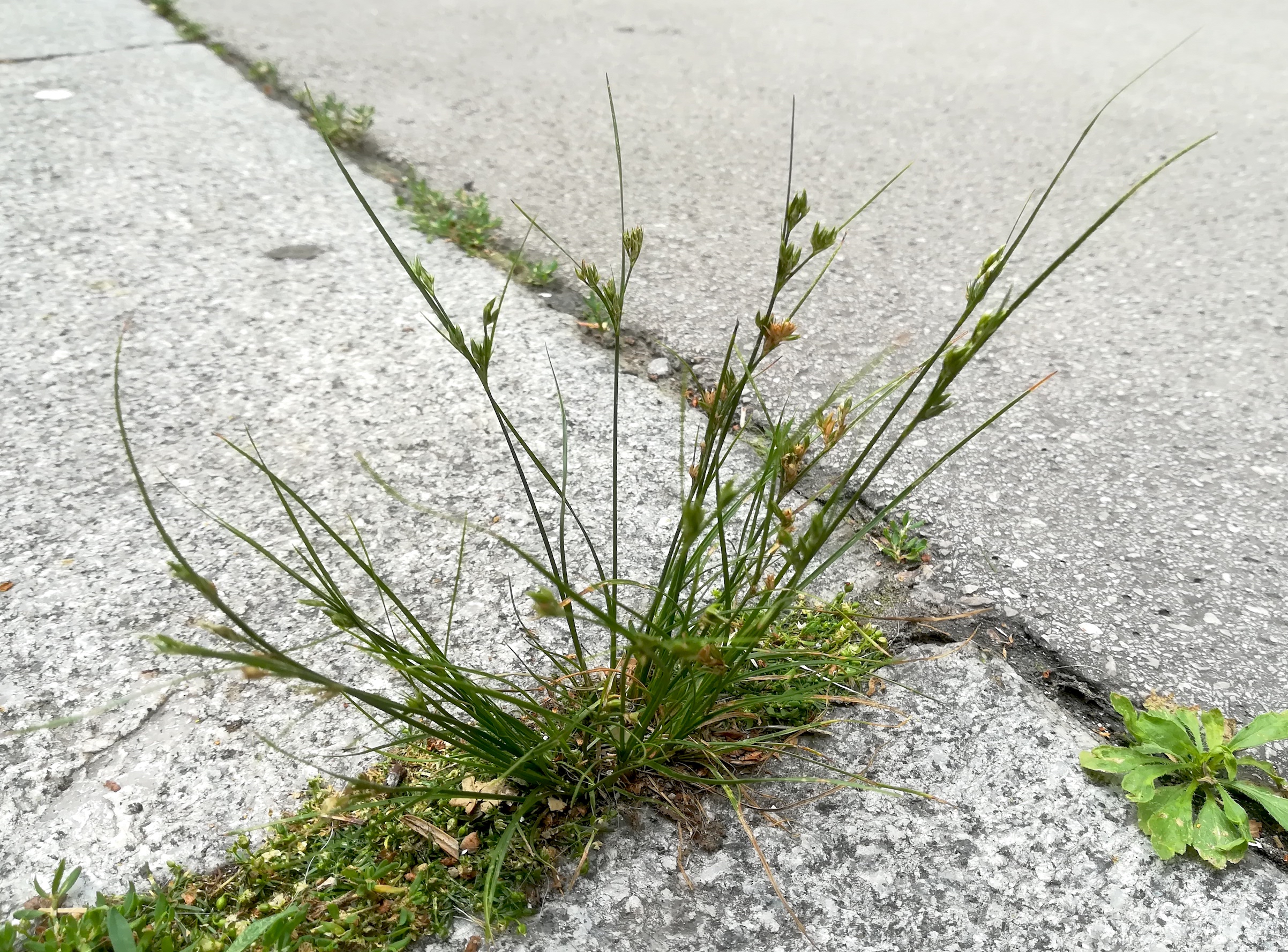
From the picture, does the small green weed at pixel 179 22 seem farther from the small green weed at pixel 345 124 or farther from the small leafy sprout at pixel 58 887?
the small leafy sprout at pixel 58 887

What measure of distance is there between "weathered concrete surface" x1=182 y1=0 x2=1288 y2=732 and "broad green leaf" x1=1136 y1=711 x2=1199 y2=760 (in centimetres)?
12

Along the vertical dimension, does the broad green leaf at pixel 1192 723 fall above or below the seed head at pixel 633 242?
below

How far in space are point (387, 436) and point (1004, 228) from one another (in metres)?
1.97

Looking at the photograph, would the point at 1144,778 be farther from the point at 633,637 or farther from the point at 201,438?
the point at 201,438

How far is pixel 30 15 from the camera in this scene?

### TASK TO COMPLETE
Please reproduce the data word for word, beginning at the line that has "How far in space" and stopping after the last line of the data.

### FINAL RESULT
How far in space are point (387, 436) and point (1004, 228) from one another (in metres)?
1.97

Looking at the photograph, would the point at 1144,778 be farther from the point at 633,637 or farther from the point at 201,438?
the point at 201,438

How far is pixel 30 15 from the camera in this scene?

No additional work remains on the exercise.